> [Material provided]
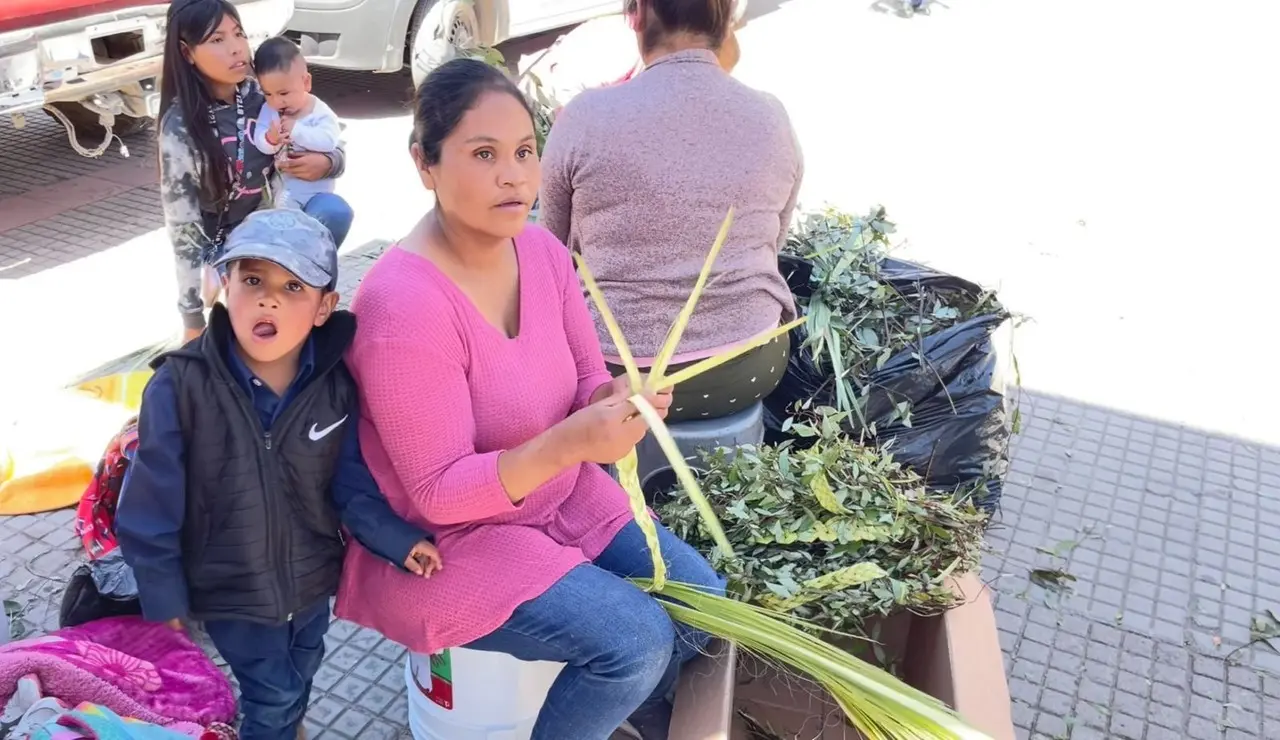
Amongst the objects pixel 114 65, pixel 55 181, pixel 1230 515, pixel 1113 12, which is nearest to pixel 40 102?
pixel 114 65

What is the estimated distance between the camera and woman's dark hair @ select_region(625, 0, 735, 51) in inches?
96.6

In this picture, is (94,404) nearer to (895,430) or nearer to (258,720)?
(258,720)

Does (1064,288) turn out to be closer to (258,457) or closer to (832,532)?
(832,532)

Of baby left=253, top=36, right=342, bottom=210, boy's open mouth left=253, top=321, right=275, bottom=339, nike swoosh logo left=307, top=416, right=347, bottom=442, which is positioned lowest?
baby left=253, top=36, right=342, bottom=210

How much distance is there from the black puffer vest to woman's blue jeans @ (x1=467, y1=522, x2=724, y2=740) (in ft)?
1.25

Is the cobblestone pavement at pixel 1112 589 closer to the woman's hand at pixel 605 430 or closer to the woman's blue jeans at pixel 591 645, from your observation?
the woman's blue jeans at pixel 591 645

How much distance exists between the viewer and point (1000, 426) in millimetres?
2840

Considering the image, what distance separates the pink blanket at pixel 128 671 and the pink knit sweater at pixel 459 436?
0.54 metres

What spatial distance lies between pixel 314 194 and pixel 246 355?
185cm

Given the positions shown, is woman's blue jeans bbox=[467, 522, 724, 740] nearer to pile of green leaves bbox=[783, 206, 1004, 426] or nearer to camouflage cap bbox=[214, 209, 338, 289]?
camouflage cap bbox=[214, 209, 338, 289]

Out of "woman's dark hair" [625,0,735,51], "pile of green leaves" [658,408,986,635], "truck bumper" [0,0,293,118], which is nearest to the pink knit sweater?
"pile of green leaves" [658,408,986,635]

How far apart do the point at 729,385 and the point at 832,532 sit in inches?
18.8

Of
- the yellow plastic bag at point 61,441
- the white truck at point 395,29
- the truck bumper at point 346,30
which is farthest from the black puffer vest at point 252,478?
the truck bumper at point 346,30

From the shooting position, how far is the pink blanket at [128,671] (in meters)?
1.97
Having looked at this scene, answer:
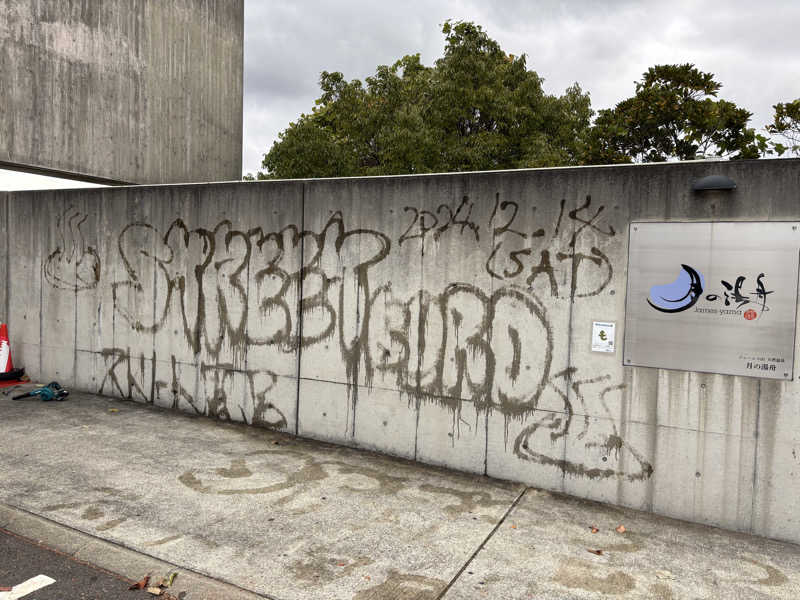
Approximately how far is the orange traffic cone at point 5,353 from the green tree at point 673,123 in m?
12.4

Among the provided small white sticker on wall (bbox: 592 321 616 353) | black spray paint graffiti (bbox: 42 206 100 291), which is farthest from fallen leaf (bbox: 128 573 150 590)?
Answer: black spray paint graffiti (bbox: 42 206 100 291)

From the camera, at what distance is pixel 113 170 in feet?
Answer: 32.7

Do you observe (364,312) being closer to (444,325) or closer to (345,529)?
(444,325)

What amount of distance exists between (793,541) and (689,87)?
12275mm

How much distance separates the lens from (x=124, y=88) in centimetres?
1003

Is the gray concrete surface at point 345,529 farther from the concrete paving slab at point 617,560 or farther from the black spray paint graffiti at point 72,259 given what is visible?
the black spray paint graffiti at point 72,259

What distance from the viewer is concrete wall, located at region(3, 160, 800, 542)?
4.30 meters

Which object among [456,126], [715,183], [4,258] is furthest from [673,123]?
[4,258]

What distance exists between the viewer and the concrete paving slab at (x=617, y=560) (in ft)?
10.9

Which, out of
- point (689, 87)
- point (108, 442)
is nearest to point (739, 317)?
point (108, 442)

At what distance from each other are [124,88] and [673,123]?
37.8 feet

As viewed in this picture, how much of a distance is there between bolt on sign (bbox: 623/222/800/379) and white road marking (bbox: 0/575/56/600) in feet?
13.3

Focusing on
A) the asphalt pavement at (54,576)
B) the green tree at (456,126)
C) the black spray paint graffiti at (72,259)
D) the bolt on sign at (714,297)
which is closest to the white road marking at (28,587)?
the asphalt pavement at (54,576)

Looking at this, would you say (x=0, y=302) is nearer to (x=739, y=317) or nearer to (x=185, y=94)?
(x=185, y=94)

> [Problem requirements] Please rewrite the material above with "black puffer vest" renamed to "dark puffer jacket" everywhere and everything else unchanged, leaving the pictures out.

> [Full response]
Amongst the objects pixel 114 65, pixel 55 181, pixel 1230 515, pixel 1113 12, which is nearest to pixel 40 102?
pixel 114 65

What is the estimated distance between the camera and woman's dark hair @ select_region(625, 0, 735, 51) in inches?
96.6

In this picture, is (94,404) nearer to (895,430) or nearer to (258,720)?
(258,720)

Does (1064,288) turn out to be closer to (258,457) or closer to (832,532)?
(832,532)

Of baby left=253, top=36, right=342, bottom=210, boy's open mouth left=253, top=321, right=275, bottom=339, nike swoosh logo left=307, top=416, right=347, bottom=442, which is positioned lowest?
baby left=253, top=36, right=342, bottom=210

How much distance is there from the dark puffer jacket to woman's blue jeans @ (x1=467, y1=522, x2=724, y2=740) (in ft)?
1.25

Is the cobblestone pavement at pixel 1112 589 closer to the woman's hand at pixel 605 430 or closer to the woman's blue jeans at pixel 591 645, from your observation?
the woman's blue jeans at pixel 591 645

How much distance exists between the viewer and point (1000, 426) in millimetres?
2840

Considering the image, what distance separates the pink blanket at pixel 128 671 and the pink knit sweater at pixel 459 436?
0.54 metres

What spatial distance lies between pixel 314 194 and pixel 246 355?
185cm

Given the positions shown, is woman's blue jeans bbox=[467, 522, 724, 740] nearer to pile of green leaves bbox=[783, 206, 1004, 426] or nearer to camouflage cap bbox=[214, 209, 338, 289]?
camouflage cap bbox=[214, 209, 338, 289]

Out of "woman's dark hair" [625,0,735,51], "pile of green leaves" [658,408,986,635], "truck bumper" [0,0,293,118], which is nearest to the pink knit sweater?
"pile of green leaves" [658,408,986,635]

How far apart do the point at 729,385 and the point at 832,532 sit in inches?
18.8

Of
- the yellow plastic bag at point 61,441
- the white truck at point 395,29
- the truck bumper at point 346,30
which is farthest from the dark puffer jacket at point 252,478?
the truck bumper at point 346,30

From the shooting position, how far is the pink blanket at [128,671] (in meters)?
1.97
Having looked at this scene, answer:
Approximately how far is the orange traffic cone at point 5,353 from the green tree at point 673,123 in m?
12.4

Among the provided small white sticker on wall (bbox: 592 321 616 353) | black spray paint graffiti (bbox: 42 206 100 291), which is farthest from fallen leaf (bbox: 128 573 150 590)?
Answer: black spray paint graffiti (bbox: 42 206 100 291)

From the camera, at what distance is pixel 113 170 in feet?
Answer: 32.7

Do you observe (364,312) being closer to (444,325) or closer to (345,529)?
(444,325)

What amount of distance exists between (793,541) and (689,87)?
12275mm

How much distance separates the lens from (x=124, y=88) in centimetres?
1003

Is the gray concrete surface at point 345,529 farther from the concrete paving slab at point 617,560 or farther from the black spray paint graffiti at point 72,259 given what is visible?
the black spray paint graffiti at point 72,259

What distance from the viewer is concrete wall, located at region(3, 160, 800, 542)?
4.30 meters

Which object among [456,126], [715,183], [4,258] is furthest from [673,123]?
[4,258]

What distance exists between the viewer and the concrete paving slab at (x=617, y=560) (in ft)?
10.9

Which, out of
- point (689, 87)
- point (108, 442)
is nearest to point (739, 317)?
point (108, 442)

At what distance from each other are [124,88] and [673,123]?
37.8 feet

As viewed in this picture, how much of a distance is there between bolt on sign (bbox: 623/222/800/379) and white road marking (bbox: 0/575/56/600) in feet?
13.3

Focusing on
A) the asphalt pavement at (54,576)
B) the green tree at (456,126)
C) the black spray paint graffiti at (72,259)
D) the bolt on sign at (714,297)
which is closest to the white road marking at (28,587)?
the asphalt pavement at (54,576)

Looking at this, would you say (x=0, y=302) is nearer to (x=739, y=317) or nearer to (x=185, y=94)?
(x=185, y=94)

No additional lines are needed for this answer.